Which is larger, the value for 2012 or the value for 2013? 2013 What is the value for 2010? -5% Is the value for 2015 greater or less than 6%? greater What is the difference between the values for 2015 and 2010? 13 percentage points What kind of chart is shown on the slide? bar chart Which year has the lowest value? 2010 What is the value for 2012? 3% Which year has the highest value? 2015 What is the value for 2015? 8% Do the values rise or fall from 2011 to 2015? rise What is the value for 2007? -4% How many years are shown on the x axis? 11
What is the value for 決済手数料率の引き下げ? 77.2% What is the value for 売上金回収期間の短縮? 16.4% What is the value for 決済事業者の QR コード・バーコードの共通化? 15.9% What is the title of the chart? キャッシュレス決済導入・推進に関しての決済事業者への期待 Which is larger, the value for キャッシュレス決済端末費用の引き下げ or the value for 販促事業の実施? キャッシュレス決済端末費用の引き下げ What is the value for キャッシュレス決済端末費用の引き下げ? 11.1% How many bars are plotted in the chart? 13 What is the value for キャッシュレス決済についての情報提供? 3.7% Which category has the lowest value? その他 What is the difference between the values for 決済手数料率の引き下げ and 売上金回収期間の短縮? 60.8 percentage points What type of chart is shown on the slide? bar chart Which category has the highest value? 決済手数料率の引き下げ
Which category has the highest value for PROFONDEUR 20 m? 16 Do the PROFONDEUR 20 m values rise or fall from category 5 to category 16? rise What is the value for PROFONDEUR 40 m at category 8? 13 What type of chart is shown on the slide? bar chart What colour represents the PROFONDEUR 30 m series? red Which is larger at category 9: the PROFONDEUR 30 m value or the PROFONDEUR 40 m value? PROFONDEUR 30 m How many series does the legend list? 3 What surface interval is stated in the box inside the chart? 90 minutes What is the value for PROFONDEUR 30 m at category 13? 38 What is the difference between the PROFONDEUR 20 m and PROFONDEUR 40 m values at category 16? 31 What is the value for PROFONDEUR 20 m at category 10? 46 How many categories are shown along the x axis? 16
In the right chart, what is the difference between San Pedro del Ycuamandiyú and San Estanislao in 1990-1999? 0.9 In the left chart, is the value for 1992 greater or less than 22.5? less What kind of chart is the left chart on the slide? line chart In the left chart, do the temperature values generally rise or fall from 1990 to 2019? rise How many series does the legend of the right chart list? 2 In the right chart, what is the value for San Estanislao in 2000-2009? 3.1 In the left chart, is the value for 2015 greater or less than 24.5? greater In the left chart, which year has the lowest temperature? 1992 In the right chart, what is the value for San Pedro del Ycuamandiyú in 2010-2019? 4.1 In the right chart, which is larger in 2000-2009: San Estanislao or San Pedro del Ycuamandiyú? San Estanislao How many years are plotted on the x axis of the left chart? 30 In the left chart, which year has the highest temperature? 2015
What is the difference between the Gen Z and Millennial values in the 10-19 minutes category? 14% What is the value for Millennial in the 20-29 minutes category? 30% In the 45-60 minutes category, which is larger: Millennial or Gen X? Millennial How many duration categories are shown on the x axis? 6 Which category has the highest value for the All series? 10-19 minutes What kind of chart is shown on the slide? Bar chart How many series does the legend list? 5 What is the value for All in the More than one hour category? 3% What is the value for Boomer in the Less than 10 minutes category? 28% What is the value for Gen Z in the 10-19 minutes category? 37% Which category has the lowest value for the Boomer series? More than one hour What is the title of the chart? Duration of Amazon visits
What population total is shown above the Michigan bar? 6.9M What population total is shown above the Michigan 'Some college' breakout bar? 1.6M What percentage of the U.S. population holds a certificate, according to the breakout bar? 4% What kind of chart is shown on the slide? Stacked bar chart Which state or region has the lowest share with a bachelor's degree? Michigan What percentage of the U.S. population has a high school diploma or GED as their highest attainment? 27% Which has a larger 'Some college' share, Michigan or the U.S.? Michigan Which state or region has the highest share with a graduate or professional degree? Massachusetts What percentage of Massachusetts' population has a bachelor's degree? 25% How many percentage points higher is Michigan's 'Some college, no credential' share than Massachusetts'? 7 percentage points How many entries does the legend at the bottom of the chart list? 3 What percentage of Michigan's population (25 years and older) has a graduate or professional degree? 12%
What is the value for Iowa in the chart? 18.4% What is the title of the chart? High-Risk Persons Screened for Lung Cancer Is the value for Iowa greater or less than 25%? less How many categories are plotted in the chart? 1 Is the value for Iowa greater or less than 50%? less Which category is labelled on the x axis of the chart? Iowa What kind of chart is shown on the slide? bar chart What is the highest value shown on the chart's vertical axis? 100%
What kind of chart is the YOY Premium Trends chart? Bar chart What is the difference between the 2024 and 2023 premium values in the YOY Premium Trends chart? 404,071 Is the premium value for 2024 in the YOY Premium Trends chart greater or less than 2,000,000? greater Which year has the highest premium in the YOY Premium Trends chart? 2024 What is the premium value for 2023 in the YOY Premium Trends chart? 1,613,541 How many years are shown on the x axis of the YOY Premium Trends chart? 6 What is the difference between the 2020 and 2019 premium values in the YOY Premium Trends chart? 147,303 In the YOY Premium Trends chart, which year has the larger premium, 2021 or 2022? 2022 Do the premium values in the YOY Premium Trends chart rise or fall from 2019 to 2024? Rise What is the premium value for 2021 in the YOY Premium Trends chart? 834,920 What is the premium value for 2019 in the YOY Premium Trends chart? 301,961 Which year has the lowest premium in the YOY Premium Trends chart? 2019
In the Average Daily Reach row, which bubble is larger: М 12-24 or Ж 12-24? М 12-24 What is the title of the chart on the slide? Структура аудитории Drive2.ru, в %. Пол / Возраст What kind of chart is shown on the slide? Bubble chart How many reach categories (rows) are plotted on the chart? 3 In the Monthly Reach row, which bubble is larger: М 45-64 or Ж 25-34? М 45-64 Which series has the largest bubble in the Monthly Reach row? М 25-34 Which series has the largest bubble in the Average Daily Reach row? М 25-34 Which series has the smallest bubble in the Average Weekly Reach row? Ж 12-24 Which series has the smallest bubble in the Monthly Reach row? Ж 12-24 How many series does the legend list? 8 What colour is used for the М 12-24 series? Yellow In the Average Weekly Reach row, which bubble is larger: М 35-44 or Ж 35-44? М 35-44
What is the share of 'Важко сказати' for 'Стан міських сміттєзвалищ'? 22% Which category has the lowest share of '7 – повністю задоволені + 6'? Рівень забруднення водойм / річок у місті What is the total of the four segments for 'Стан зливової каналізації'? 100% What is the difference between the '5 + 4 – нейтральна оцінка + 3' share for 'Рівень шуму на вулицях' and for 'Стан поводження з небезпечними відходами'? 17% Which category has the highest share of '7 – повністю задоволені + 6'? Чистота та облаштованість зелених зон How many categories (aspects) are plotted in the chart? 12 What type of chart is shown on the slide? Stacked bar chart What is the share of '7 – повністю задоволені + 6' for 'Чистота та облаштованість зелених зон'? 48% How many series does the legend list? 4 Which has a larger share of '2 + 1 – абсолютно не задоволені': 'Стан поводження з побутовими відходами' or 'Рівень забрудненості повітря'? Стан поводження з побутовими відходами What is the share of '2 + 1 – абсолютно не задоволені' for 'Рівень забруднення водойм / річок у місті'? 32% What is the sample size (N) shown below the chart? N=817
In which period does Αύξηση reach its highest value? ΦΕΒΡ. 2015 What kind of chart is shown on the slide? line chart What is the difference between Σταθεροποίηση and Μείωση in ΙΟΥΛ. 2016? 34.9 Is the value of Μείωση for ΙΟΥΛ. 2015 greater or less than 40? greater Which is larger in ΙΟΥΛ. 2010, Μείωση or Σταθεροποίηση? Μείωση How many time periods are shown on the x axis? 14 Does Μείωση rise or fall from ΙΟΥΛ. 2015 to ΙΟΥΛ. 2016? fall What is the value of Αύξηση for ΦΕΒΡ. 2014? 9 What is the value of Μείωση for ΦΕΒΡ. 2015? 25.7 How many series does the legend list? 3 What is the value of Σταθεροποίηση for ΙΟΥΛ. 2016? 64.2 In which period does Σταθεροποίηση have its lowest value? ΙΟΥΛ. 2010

----------

- [PROBLEM DESCRIPTION]: Return each line of the material that contains the word "have". Case counts.

- [ANSWER SPACE]:
In which period does Αύξηση reach its highest value? ΦΕΒΡ. 2015 What kind of chart is shown on the slide? line chart What is the difference between Σταθεροποίηση and Μείωση in ΙΟΥΛ. 2016? 34.9 Is the value of Μείωση for ΙΟΥΛ. 2015 greater or less than 40? greater Which is larger in ΙΟΥΛ. 2010, Μείωση or Σταθεροποίηση? Μείωση How many time periods are shown on the x axis? 14 Does Μείωση rise or fall from ΙΟΥΛ. 2015 to ΙΟΥΛ. 2016? fall What is the value of Αύξηση for ΦΕΒΡ. 2014? 9 What is the value of Μείωση for ΦΕΒΡ. 2015? 25.7 How many series does the legend list? 3 What is the value of Σταθεροποίηση for ΙΟΥΛ. 2016? 64.2 In which period does Σταθεροποίηση have its lowest value? ΙΟΥΛ. 2010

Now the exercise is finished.